OMG that’s f*cking disgusting. I seriously think I’m going to vomit. Just thinking about it makes me want to retch. Seriously man, that’s the most frightening Funky profile I have EVER seen and I’ve seen them all. Man alive, is that a terrifying drawing or what? If you go from panel to panel it’s like the evolution of early man.

So Les can’t sleep, eat or get erections (bluuurgh) and he hallucinates talking cats who like to chip away at his self esteem. It’s so reassuring to know that Tombat can still relate so well with the everyday people who read his strip, you know? I think it’s safe to say that her comments today pretty much cement Cayla’s status as the least realistic character in the history of fiction because…well, I think it’s pretty obvious why. Nice to see that Montoni’s is as busy as ever too.

Coming next week: “Defenders Of The Faith” starring Les Moore as Tom Batiuk and you beady-eyed nitpickers as “Hollywood”! Cheer for Les as he defends the cancer book’s honor! Weep with him as he recounts the tragic sequence of contrivances that led to her horrible death! Come for the puns…stay for the wordplay! (Remember folks, “Lisa’s Story…The Other Shoe is still available wherever fine books collections of old comic strips are sold!)

 

 

Going To Be???

Link To Today’s Strip

Well, it’s already Friday so why bother moving the story along at all? Might as well devote the rest of the week to Les, his idiotic imaginary cat and his endless, incessant whining and just start (chortle) “fresh” on Monday, right?
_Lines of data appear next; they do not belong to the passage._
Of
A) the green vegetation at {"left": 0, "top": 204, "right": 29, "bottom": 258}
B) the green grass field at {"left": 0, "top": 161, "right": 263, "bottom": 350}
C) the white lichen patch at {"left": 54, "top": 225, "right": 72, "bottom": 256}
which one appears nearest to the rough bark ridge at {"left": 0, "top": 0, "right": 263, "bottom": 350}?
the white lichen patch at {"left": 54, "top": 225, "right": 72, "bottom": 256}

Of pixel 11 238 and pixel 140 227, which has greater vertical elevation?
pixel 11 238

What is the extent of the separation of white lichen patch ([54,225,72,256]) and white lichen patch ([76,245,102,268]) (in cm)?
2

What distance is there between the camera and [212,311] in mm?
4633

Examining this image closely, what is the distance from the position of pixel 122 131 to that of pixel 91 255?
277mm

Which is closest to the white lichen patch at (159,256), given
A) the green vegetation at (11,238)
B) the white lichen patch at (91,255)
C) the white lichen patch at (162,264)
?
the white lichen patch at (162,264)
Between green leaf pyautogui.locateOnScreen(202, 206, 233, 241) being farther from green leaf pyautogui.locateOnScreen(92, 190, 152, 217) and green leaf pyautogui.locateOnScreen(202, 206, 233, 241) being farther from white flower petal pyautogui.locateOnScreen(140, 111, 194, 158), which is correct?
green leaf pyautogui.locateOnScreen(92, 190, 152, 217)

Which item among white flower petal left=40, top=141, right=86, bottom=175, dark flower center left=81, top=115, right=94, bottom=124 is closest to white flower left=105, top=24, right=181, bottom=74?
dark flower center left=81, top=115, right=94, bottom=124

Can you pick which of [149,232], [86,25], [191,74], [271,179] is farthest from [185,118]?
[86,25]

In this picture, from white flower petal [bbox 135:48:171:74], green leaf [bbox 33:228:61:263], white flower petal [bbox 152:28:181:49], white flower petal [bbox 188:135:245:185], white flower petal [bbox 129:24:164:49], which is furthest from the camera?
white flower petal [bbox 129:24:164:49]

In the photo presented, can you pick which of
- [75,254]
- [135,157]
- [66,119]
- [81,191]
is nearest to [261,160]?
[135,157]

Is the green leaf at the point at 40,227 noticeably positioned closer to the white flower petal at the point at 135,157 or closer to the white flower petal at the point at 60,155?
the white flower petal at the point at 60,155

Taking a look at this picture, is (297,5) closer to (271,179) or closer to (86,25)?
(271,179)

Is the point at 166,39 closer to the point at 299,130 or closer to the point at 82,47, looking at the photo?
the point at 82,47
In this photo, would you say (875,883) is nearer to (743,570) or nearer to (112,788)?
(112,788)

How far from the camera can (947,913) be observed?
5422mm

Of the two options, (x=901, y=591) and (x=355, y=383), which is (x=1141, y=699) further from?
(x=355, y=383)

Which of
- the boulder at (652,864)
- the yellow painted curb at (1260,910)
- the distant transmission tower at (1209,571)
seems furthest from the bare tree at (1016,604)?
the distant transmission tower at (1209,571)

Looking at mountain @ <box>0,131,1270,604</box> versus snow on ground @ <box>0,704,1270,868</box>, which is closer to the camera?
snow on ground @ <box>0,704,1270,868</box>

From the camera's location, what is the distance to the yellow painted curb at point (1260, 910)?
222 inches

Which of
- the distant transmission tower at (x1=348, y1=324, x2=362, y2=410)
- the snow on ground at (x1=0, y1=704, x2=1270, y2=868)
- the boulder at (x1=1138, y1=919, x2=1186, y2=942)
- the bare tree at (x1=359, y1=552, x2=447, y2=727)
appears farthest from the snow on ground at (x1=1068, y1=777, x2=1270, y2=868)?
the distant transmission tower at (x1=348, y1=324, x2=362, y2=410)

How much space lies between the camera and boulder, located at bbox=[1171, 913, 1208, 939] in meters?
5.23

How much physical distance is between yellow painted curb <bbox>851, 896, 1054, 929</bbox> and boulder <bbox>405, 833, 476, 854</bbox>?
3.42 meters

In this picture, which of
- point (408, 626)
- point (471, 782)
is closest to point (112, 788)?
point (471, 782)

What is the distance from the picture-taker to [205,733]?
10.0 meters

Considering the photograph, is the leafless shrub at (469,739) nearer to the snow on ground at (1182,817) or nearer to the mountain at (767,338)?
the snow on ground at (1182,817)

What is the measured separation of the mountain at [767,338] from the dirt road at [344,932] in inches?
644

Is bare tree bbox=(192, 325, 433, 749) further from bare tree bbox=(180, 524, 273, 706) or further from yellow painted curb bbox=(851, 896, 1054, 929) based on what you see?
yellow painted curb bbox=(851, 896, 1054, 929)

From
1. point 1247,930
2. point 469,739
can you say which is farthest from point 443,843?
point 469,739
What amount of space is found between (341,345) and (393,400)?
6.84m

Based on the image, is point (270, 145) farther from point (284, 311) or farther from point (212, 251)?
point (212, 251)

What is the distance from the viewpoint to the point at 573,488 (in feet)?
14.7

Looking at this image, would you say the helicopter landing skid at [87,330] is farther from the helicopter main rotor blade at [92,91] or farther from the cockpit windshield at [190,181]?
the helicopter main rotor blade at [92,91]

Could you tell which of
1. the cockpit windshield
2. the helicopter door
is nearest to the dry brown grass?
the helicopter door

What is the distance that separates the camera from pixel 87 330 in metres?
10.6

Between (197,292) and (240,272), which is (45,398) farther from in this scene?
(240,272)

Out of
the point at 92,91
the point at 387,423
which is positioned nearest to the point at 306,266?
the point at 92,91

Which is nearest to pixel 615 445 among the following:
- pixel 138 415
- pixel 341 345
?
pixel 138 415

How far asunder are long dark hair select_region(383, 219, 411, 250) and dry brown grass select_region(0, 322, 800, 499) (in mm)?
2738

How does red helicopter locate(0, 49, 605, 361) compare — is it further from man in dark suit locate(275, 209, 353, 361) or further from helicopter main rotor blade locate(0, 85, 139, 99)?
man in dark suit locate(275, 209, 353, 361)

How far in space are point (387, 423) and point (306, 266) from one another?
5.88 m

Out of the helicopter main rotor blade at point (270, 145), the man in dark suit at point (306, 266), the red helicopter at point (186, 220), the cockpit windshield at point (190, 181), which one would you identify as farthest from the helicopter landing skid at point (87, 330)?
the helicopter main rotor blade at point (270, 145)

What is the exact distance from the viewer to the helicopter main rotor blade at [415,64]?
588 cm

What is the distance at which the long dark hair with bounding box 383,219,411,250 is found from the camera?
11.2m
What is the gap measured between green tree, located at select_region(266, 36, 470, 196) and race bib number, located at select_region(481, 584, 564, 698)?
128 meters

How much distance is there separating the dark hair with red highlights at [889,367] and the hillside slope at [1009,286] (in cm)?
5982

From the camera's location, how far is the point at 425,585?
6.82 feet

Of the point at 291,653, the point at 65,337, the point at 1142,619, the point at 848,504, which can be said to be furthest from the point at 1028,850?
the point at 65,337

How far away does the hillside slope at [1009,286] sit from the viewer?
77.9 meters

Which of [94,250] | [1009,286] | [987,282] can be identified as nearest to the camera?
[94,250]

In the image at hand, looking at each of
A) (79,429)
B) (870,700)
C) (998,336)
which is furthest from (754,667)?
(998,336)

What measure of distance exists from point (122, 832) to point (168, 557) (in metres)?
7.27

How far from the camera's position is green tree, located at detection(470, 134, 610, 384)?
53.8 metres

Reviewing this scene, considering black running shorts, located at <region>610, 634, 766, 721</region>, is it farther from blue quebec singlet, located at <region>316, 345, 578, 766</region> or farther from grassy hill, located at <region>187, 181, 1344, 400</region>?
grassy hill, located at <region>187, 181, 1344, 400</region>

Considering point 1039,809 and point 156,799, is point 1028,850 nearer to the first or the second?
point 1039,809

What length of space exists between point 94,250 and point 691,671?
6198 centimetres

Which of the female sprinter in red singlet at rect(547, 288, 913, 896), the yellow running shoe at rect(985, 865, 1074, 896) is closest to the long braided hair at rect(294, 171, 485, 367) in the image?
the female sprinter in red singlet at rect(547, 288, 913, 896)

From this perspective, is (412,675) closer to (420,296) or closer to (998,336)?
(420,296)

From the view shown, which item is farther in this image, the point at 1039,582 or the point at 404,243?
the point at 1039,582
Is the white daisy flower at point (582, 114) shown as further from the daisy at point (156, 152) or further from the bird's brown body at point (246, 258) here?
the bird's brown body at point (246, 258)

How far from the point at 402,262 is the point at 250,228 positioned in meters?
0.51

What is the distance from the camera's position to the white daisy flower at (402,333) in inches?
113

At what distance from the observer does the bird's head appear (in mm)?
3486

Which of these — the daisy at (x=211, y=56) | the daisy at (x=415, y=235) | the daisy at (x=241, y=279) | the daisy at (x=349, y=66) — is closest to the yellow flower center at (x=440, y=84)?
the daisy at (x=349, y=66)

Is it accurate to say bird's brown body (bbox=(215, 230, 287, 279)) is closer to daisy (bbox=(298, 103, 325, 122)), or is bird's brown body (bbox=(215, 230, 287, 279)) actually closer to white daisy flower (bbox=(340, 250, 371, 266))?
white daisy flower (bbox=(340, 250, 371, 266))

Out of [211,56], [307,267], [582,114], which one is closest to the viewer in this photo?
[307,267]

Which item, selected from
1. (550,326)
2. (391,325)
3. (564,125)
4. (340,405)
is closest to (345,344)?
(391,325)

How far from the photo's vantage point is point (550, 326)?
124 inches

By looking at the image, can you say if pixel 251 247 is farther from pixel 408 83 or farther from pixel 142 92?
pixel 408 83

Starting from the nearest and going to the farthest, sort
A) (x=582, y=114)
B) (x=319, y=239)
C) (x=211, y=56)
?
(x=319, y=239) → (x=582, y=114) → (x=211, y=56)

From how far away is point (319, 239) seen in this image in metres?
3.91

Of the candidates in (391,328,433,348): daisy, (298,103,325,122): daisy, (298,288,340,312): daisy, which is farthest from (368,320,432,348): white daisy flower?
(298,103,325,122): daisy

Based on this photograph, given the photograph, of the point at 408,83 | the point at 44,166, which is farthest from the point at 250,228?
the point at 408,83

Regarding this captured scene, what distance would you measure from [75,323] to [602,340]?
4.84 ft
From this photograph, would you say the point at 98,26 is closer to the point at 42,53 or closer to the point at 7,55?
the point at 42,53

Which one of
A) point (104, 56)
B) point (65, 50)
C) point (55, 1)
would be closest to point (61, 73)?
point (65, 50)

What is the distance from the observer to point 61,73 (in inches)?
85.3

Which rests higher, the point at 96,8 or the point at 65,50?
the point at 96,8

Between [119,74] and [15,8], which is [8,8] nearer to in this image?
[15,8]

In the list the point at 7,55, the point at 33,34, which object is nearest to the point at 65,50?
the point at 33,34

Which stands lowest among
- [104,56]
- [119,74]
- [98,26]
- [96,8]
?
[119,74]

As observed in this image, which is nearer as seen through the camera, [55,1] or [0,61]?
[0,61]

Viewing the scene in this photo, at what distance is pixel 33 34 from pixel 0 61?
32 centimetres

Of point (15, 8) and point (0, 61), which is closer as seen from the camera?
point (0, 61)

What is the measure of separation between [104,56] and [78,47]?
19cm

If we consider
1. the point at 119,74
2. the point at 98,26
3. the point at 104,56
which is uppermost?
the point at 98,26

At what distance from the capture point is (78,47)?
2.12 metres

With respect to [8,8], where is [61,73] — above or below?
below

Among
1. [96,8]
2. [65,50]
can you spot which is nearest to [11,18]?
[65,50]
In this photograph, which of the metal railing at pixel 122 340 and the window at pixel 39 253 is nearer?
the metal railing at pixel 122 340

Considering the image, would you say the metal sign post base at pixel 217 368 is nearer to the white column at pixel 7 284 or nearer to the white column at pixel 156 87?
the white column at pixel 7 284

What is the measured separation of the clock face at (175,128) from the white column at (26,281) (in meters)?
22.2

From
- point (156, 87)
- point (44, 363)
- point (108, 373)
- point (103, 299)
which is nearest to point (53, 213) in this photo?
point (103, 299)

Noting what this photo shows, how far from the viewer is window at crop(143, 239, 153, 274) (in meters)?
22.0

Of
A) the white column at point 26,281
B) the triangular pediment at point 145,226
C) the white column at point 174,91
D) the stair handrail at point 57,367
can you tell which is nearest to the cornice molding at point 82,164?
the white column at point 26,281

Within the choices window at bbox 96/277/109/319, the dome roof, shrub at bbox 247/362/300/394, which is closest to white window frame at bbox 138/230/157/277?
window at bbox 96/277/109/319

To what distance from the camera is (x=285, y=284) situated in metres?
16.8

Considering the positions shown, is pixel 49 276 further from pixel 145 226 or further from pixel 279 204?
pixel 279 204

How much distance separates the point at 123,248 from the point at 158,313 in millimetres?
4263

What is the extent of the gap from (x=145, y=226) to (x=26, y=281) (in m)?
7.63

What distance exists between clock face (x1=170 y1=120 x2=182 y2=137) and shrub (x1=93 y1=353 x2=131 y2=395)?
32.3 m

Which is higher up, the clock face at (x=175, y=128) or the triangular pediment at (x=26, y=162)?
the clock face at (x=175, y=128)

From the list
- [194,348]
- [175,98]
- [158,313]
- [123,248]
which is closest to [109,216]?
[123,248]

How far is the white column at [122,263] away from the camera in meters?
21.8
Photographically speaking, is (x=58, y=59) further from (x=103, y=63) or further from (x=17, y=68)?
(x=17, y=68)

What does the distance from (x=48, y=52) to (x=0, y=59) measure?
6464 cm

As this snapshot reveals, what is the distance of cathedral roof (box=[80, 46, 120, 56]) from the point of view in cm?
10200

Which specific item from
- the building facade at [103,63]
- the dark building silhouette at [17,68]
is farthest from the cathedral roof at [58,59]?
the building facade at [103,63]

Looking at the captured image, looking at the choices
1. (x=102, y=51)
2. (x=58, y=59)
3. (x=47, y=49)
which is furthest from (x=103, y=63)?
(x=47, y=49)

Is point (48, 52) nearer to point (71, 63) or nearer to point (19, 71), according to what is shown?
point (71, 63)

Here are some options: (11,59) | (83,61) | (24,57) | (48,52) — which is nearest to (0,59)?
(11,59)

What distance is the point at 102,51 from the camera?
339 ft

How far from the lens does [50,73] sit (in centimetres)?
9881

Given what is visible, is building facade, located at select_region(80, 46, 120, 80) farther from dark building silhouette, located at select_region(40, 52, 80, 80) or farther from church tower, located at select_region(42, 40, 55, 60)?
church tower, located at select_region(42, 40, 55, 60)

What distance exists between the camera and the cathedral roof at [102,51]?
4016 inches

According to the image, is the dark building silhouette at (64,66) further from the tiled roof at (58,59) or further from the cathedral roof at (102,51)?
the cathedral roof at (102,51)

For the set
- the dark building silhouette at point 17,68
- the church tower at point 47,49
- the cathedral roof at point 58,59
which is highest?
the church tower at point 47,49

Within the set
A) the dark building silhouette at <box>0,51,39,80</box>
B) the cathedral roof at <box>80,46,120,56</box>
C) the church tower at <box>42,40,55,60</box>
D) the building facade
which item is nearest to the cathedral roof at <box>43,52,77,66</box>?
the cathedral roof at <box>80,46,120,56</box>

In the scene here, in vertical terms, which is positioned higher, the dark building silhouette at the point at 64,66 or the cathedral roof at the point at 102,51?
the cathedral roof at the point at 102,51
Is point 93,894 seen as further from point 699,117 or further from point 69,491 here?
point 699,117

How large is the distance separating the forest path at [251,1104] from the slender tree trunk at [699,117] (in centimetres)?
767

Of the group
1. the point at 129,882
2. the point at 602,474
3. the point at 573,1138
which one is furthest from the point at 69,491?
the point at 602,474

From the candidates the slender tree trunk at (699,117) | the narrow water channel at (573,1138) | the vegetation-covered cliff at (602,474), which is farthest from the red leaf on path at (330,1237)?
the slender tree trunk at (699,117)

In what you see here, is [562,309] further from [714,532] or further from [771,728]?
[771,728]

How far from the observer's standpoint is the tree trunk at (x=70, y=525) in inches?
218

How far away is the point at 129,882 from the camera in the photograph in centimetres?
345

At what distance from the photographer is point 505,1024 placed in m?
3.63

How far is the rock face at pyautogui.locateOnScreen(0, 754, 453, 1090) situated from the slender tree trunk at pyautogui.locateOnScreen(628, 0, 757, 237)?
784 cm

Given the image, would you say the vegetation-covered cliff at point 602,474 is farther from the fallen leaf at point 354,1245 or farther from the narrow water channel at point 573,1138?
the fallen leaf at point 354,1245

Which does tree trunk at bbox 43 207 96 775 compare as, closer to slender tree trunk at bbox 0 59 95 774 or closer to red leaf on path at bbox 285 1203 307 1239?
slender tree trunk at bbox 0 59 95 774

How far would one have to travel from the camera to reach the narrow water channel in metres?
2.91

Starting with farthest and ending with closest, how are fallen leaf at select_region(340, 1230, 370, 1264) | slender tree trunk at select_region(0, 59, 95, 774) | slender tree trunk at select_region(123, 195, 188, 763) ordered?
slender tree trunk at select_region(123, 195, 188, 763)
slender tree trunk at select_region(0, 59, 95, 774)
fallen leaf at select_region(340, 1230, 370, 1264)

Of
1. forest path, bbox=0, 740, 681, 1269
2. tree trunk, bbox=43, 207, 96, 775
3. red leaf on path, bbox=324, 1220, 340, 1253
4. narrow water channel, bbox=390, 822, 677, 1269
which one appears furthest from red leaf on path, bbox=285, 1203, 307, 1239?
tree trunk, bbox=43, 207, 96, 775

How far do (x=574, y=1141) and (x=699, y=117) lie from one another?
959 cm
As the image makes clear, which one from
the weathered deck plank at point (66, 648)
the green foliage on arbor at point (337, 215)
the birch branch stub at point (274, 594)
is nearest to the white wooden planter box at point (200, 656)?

It’s been working for forty-plus years so why alter that successful formula now, you know? The way TheAuthor is wallowing in his clever little “writer’s anxiety” fantasy (like he would know anything about it) is just too sickening for words. If he seriously believes this is enjoyable to anyone other than himself he’s either totally delusional or stoned off his gourd on felt-tip fumes again. What a hack.

But Westviewian School Employees Are

Link To Today’s Strip

Oh, I see. So what Les is saying here is that those slutty Hollywood trollops only have sex with men that can help them. Unlike those lovely Westviewian lasses who don’t “sleep with” writers until they’re almost completely over their long-dead first wives and the movie-option cash starts rolling in, I guess. Way to denigrate a hundred thousand “starlets” in one broad stroke there, Lester. What a dick.

“Sleeping with…”, “on the make”…it’s 1959 in the Funkyverse, except for the cars which appear to be early 00’s Chinese gray-market economy models of some sort (now in robin’s egg blue!). I guess the trunk was optional, eh? I like the mismatched wheel wells too. That Les is really tight with that movie option dough, you know? I mean who’d let his own wife ride around in a deathtrap like that? You’ve heard of “unsafe at any speed”? This car is unsafe when it’s parked.

Be forewarned: Batiuk loves himself some “boy is the airport a hassle or what?”-style gags especially if Dickface is involved. And Les is definitely one of THOSE people where air travel is concerned too. Whine, bitch, complain, repeat. Remember that time he was storming around the airport and the plane being all rude and disruptive? What a jerk.